Décision n° 9-C-1998 du 9 octobre 1998 affaire n° 9-C-98

DÉCISION N°9/C/1998 DU 9 OCTOBRE 1998

(N° D’ORDRE : 44 – AFFAIRE N° 9/C/98)

LE CONSEIL CONSTITUNIONNEL,

Saisi le 2 septembre 1998 d’un recours en inconstitutionnalité contre la loi portant révision des articles 21 et 28 de la Constitution votée par l’Assemblée nationale le jeudi 27 août 1998, introduit par Abdoulaye FAYE, Coumba BÂ, Amath DANSOKHO, Modou DIAGNE, Awa DIOP, Mamadou DIOP, Papa DIOP, Mamadou Lamine DRAMÉ, Abdou FALL, Alioune NIANG, Landing SAVANÉ, Abdoulaye SY, Amadou Yoro SY,  Iba Der THIAM, Doudou WADE du groupe « Liberté, Démocratie et Progrès » et Djibo KÂ, Modou AMAR, Abdoulaye BATHILY, Abdou Aziz DIAGNE, Madior DIOUF, Famara SARR, Boubacar THIOUB, Abdourahmane TOURÉ du groupe « Démocratie et Liberté », tous députés à l’Assemblée nationale ;

Vu la Constitution, notamment en ses articles 82 et 63-2è ;

Vu la Loi organique n° 92-23 du 30 mai 1992 sur le Conseil constitutionnel, notamment en son article premier ;

Vu le recours des 23 députés en date du 2 septembre 1998 ;

Vu l’extrait du procès-verbal analytique de la séance du jeudi 27 août 1998 de l’Assemblée nationale réunie en session ordinaire ;

Le rapporteur ayant été entendu en son rapport ;

Après en avoir délibéré conformément à la loi :

EN LA FORME

 – SUR LA RECEVABILITÉ DU RECOURS :

1. Considérant que par requête en date du 31 août 1998, enregistrée le 2 septembre 1998 au greffe du Conseil constitutionnel sous le numéro 9/C/98, 23 députés à l’Assemblée nationale ont saisi le Conseil constitutionnel aux fins de voir déclarer inconstitutionnelle la loi portant révision des articles 21 et 28 de la Constitution votée par l’Assemblée nationale le 27 août 1998 ;

2. Considérant que le recours est recevable comme ayant été introduit conformément à l’article 63-2è de la Constitution et à l’article premier de la loi organique n° 92-23 du 30 mai 1992 sur le Conseil constitutionnel, dans les délais et forme prescrits par la loi ;

AU FOND

3. Considérant qu’à l’appui de leur recours, les auteurs de la saisine font grief à la loi portant révision des articles 21 et 28 de la Constitution d’être entachée de vice de forme pour avoir été adoptée en violation de l’article 69 de la Constitution et de l’article 52 du Règlement intérieur de l’Assemblée nationale en ses alinéas 1er, 2 et 4 ;

4. Considérant que la loi attaquée modifie les articles 21 et 28 de la Constitution ; qu’elle est donc une loi constitutionnelle dont le contrôle échappe à la compétence du Conseil constitutionnel ;

5. Considérant en ce qui concerne la violation des alinéas 1er, 2 et 4 de l’article 52 du Règlement intérieur de l’Assemblée nationale, que le contentieux y relatif n’entre pas dans la compétence du Conseil constitutionnel,

DÉCIDE :

 Article premier.- Le contrôle de la loi portant révision des articles 21 et 28 de la Constitution votée par l’Assemblée nationale en sa séance du 27 août 1998, échappe à la compétence du Conseil constitutionnel.

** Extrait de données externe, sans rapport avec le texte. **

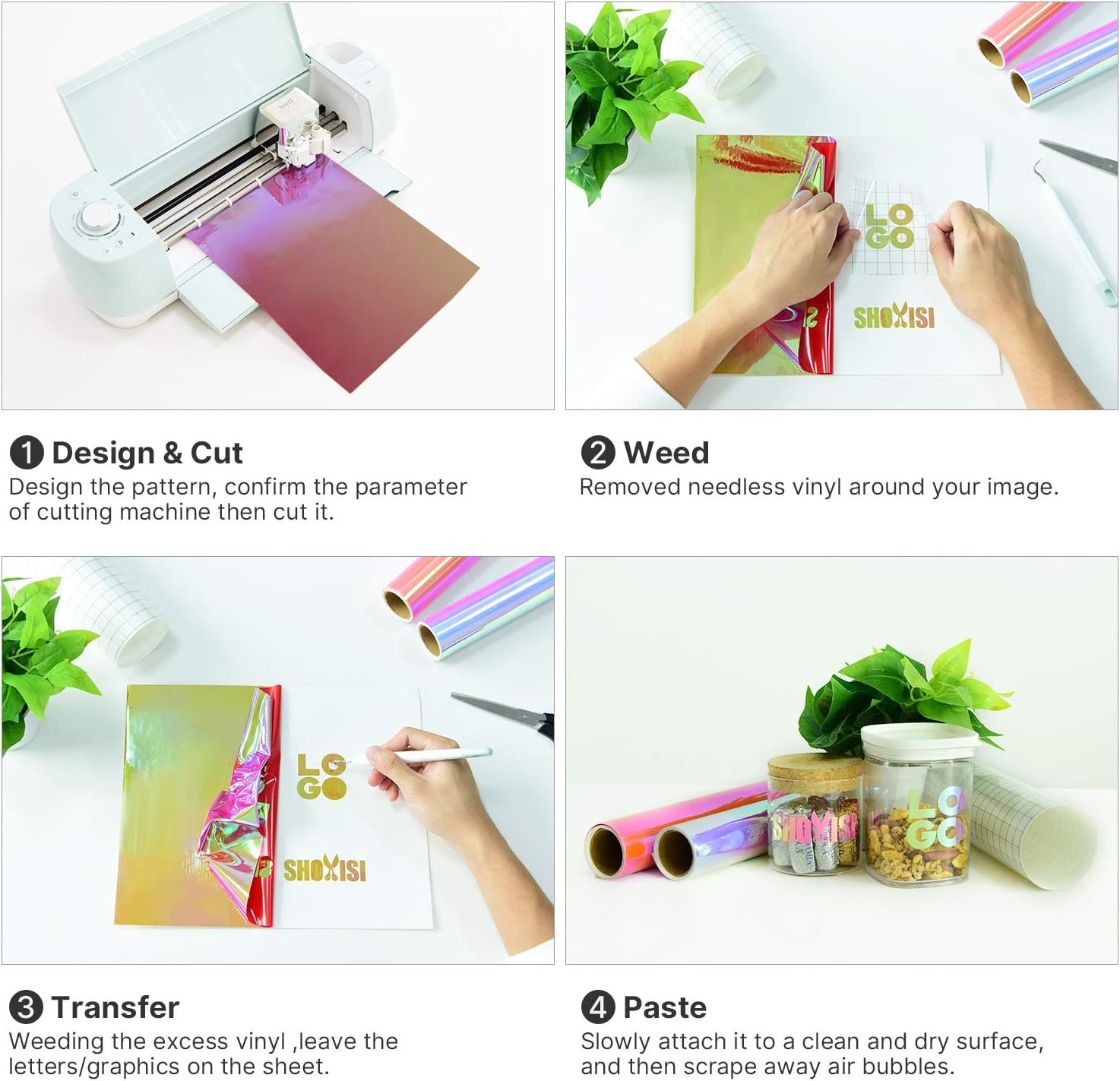 LO
GO

SHOXISI

1 Design & Cut
Design the pattern, confirm the parameter of cutting machine then cut it.

2 Weed
Removed needless vinyl around your image.

LO
GO

SHOXISI

SHOXISI

LO
GO

3 Transfer
Weeding the excess vinyl ,leave the letters/graphics on the sheet.

4 Paste
Slowly attach it to a clean and dry surface, and then scrape away air bubbles.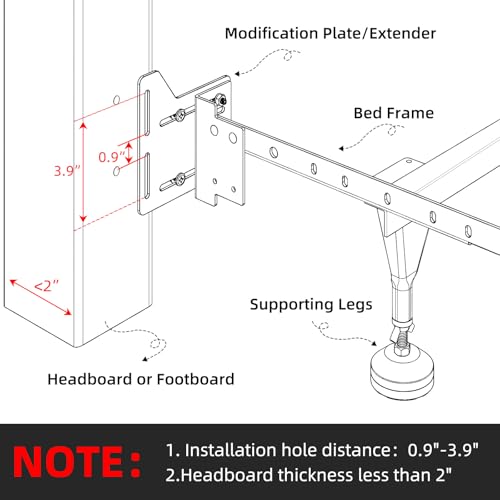 Modification Plate/Extender

Bed Frame

3.9"

0.9"

<2"

Supporting Legs

Headboard or Footboard

NOTE:

1. Installation hole distance: 0.9"-3.9"

2.Headboard thickness less than 2"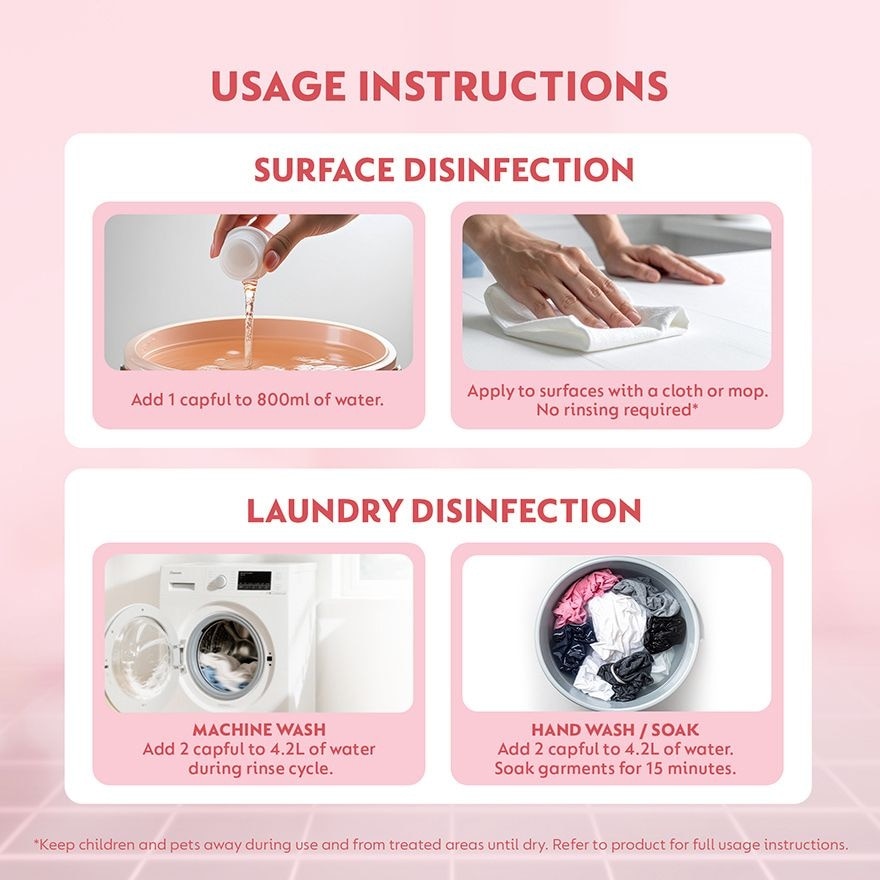 USAGE INSTRUCTIONS

SURFACE DISINFECTION

Add 1 capful to 800ml of water.

Apply to surfaces with a cloth or mop. No rinsing required*

LAUNDRY DISINFECTION

MACHINE WASH
Add 2 capful to 4.2L of water during rinse cycle.

HAND WASH / SOAK
Add 2 capful to 4.2L of water. Soak garments for 15 minutes.

*Keep children and pets away during use and from treated areas until dry. Refer to product for full usage instructions.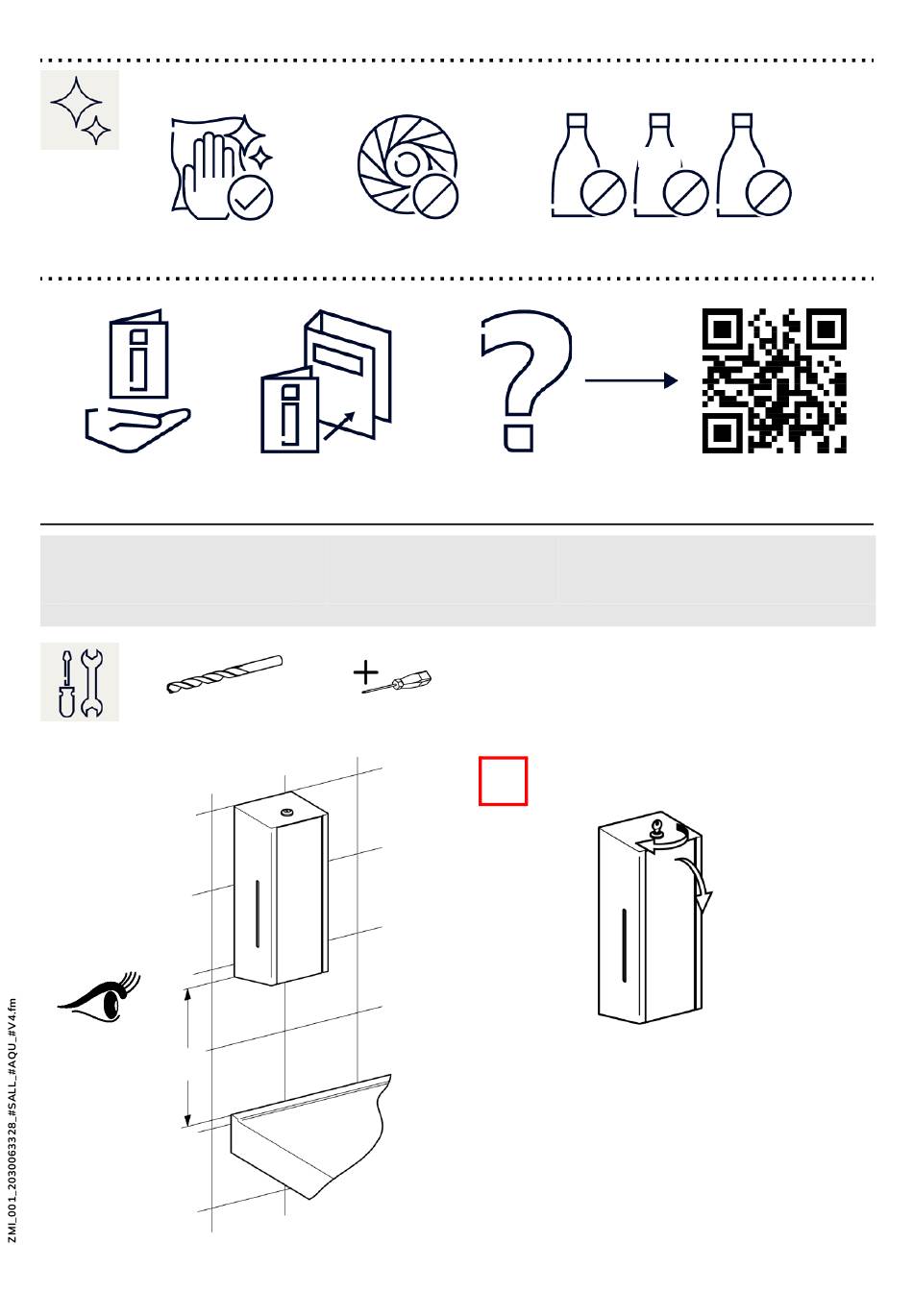 ZMI_001_2030063328_#SALL_#AQU_#V4.fm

 Article 2.- La présente décision sera publiée au Journal officiel de la République du Sénégal.

Délibéré par le Conseil constitutionnel dans sa séance du 9 octobre 1998, où siégeaient Messieurs Youssoupha NDIAYE, Président, Ibou DIAITÉ, Amadou SÔ, Madame Marie-José CRESPIN et Monsieur Mamadou LÔ ;

Avec l’assistance de Maître Ndèye Maguette MBENGUE, Greffier en chef.